In an email to the Gazette, Warren called the office a place “where people can go to have a conversation about what’s happening in Washington.” Well, senator, those chats might take a while. To reach the office, call (413) 788-2690.

Expect some turnover in this same building. Sen. John Kerry, who resigned his Senate seat Friday to become secretary of state, kept an office there. The tenant occupying Warren’s suite before her? It was Sen. Scott Brown, who is not going after another Senate seat right now.

Payouts past, future

A bankruptcy filing by the New England Compounding Center suggests the many people seeking compensation from the pharmacy for contaminated products will get little. Looking back over the past year, though, the company’s owners did pretty well.

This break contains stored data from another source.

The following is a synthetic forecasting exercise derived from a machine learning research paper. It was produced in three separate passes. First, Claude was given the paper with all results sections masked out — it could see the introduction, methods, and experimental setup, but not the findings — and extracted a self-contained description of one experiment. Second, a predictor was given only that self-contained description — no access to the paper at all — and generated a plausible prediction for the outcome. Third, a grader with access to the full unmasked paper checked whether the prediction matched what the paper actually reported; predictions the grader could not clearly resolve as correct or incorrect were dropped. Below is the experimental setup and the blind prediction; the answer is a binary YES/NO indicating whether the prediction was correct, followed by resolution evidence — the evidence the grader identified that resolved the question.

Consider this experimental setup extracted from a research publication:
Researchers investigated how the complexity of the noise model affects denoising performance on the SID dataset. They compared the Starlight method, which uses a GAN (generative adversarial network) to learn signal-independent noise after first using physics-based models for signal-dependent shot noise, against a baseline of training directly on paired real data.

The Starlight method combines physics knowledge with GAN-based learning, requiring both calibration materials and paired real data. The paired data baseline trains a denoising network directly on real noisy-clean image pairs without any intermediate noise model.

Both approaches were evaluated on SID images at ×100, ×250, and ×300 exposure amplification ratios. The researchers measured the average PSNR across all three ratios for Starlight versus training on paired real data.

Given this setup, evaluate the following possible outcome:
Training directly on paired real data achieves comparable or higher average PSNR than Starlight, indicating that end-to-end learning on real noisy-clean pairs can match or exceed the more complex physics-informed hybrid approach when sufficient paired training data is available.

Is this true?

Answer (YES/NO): YES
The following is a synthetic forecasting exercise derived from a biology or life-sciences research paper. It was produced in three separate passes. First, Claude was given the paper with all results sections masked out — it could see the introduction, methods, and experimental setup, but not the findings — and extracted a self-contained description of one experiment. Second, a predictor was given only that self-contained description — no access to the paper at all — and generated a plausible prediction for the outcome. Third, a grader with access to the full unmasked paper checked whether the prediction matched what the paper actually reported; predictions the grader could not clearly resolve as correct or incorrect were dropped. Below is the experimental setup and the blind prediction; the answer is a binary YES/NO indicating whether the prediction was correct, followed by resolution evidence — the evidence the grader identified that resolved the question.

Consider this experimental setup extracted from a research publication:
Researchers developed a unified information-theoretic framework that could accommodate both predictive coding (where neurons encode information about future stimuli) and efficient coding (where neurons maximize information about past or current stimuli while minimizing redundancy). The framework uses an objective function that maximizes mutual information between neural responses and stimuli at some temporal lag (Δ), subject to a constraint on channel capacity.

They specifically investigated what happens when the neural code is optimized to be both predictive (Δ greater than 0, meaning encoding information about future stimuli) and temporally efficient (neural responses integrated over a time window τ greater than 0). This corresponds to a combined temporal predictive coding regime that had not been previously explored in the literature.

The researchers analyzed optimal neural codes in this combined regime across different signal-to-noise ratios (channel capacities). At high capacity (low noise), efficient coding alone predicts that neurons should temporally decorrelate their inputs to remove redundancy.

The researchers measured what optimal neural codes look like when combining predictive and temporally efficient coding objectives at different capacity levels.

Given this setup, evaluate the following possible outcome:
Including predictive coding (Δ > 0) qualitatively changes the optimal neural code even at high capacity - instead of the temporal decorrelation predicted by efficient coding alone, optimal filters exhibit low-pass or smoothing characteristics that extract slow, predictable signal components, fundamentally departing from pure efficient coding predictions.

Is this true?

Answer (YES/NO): NO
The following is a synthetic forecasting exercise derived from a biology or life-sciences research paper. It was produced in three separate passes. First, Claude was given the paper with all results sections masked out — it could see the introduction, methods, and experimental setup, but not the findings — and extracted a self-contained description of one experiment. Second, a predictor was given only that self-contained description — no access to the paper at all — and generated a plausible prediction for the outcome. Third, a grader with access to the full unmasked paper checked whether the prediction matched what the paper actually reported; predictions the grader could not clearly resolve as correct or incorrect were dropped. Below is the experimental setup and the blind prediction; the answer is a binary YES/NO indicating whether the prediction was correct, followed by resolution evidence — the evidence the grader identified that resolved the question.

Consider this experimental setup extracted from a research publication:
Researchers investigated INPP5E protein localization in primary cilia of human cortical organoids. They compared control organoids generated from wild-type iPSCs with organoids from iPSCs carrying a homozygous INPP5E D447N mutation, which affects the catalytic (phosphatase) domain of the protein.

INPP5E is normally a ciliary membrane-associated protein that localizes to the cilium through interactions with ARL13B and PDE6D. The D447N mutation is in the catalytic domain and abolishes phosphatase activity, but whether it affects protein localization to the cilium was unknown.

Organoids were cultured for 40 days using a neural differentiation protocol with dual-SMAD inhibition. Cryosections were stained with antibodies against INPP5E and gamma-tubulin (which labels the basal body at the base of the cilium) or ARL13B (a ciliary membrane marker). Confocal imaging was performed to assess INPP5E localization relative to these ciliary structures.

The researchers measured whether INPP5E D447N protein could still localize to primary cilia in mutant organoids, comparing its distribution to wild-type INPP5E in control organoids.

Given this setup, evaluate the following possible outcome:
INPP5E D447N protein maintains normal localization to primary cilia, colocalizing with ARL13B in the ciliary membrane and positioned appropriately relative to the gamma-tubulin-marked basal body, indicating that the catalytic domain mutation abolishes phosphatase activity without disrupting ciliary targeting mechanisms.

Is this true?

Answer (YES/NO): YES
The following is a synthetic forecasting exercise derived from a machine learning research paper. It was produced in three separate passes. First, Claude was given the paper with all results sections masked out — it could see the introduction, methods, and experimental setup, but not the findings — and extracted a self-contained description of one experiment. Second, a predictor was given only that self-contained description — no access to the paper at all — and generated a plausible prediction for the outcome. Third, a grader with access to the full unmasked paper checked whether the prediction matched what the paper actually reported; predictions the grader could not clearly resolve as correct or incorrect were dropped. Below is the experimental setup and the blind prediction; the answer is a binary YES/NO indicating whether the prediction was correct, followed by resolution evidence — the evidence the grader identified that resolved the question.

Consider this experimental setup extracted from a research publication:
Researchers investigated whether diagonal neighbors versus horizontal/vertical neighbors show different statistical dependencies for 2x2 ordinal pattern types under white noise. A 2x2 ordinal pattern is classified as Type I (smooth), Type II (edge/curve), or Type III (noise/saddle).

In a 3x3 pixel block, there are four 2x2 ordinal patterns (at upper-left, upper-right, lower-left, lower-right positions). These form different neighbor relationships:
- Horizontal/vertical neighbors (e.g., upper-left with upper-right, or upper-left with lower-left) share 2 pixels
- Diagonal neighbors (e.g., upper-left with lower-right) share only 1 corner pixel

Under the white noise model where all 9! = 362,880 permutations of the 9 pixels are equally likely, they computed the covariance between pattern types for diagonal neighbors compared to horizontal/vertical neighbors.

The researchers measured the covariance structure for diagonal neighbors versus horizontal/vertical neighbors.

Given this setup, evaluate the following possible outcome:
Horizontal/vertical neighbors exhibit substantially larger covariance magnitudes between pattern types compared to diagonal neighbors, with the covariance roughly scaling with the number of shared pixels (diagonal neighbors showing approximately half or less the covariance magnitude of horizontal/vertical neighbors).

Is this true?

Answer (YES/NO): NO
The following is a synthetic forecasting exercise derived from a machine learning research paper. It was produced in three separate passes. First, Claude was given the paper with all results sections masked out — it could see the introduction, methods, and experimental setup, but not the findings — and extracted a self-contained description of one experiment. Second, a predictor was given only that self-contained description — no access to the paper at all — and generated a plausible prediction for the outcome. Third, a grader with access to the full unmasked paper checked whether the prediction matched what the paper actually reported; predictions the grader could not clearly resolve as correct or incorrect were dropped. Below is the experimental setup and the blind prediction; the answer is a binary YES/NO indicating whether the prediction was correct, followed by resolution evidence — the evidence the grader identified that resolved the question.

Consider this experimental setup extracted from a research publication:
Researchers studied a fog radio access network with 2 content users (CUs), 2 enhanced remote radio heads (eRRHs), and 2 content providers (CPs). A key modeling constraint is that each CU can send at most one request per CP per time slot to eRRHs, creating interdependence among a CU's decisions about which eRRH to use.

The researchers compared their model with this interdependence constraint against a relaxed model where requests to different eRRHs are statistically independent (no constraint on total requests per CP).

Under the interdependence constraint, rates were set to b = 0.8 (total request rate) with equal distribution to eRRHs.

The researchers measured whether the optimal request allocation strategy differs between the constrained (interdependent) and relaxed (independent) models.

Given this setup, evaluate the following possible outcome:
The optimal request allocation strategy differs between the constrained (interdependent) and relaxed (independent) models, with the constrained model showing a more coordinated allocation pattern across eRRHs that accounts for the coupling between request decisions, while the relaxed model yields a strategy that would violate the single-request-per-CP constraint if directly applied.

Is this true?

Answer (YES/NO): NO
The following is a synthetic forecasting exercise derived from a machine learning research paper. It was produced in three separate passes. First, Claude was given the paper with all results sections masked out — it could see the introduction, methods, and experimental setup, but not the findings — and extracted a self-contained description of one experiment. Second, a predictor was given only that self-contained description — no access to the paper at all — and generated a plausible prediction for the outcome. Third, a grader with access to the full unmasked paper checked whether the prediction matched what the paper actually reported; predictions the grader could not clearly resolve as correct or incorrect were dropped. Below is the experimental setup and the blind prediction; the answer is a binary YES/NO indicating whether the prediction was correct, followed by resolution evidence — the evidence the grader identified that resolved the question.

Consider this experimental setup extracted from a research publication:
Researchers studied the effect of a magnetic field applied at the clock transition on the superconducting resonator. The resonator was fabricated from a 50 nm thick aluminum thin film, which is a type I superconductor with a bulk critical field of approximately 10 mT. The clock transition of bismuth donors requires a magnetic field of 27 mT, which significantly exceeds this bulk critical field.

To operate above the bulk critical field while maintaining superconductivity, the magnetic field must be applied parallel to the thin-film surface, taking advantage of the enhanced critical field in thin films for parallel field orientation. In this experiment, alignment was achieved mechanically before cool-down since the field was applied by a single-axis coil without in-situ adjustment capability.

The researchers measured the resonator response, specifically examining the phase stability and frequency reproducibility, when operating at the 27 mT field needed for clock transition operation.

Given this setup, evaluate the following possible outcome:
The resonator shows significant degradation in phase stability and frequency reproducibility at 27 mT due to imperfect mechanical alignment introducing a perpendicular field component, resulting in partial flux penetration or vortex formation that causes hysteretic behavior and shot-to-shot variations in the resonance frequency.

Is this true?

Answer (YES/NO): YES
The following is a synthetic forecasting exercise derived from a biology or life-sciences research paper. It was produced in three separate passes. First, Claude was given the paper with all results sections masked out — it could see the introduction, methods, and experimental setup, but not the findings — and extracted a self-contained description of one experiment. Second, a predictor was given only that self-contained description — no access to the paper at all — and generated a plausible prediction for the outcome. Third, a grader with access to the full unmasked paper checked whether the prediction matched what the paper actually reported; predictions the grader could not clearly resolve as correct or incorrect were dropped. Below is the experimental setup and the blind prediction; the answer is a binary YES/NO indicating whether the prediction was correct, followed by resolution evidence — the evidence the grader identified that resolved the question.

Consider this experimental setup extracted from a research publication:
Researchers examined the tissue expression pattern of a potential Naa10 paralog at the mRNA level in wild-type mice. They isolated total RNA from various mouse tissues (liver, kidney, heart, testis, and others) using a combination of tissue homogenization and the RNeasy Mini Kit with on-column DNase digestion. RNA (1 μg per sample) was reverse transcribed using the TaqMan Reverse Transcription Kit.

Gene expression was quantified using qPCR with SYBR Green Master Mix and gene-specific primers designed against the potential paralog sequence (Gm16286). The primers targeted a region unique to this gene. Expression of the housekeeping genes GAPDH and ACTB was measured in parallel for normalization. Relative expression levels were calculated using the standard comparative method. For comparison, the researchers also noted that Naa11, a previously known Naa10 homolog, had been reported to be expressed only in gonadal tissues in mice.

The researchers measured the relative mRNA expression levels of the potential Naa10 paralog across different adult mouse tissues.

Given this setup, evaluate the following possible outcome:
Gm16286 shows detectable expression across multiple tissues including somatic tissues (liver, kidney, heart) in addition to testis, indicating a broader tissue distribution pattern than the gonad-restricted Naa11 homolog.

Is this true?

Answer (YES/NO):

In its final months, the pharmacy paid $16 million to its owners, mostly before their company was linked to an outbreak of fungal meningitis cases around the country.

The money had been coming in fast, for the pharmacy’s sales, including a steroid used to treat back pain, were growing. They climbed from about $20 million in 2010 to $32 million in 2012. And that wasn’t even a whole year of sales. The firm went belly up not long after it was found to be the source of the contaminated drug, use of which is believed to be responsible for 44 deaths and as many as 600 illnesses. Inspectors who reviewed conditions inside its Framingham plant found sanitation problems. The pharmacy is also believed to have distributed suspect batches of drugs before confirming their safety.

These woeful practices must be further investigated and the company’s owners, including majority shareholder Carla Conigliaro, who received $8.7 million in the company’s last year, be held accountable.

By the time the pharmacy filed for Chapter 11 bankruptcy protection, it was the target of 130 lawsuits. The filing listed $1.6 million in assets and $885,000 in liabilities. Then there are the future court judgments. Can past profits be clawed back?